Sports Box
- Company type: Wholly owned subsidiary
- Industry: Restaurants
- Genre: Sports bar
- Founder: Sunil Biyani
- Headquarters: Mumbai; Noida; Indore; Siliguri; Bangalore
- Number of locations: 5
- Area served: India
- Website: Official Site

= Sports Box =

Indian restaurant chain

Sports Box, shortened to SBX, is an Indian restaurant chain focusing on sports theme based casual dining. Sports Box was founded by Sunil Biyani, brother of Kishore Biyani, head of Galaxy Entertainment.

== Location ==
Sports Box has locations in Mumbai, Bangeluru, Siliguri, Noida, Indore.
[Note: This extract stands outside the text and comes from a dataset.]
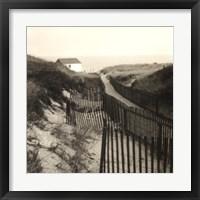 Dune Fence Framed Print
The chain would open in Jaipur and Ajmer. In Mumbai, SBX is located in Neptune Magnet Mall. In Bhandup and in Noida, it is located in The Great India Place.

== Design ==
The design for the pub is rustic where primary colours are black and grey, with red accents. Shruti Chaudhari, head architect of Chrysalis Studio, contributed to the design of SBX. SBX has games such as a pool tables, basketball cage, dartboards and punching bags.

== Menu ==
The food and drinks are named after the famous sports personalities. Captain Cool and Maria Sharapova Mocktail are the names of a few drinks.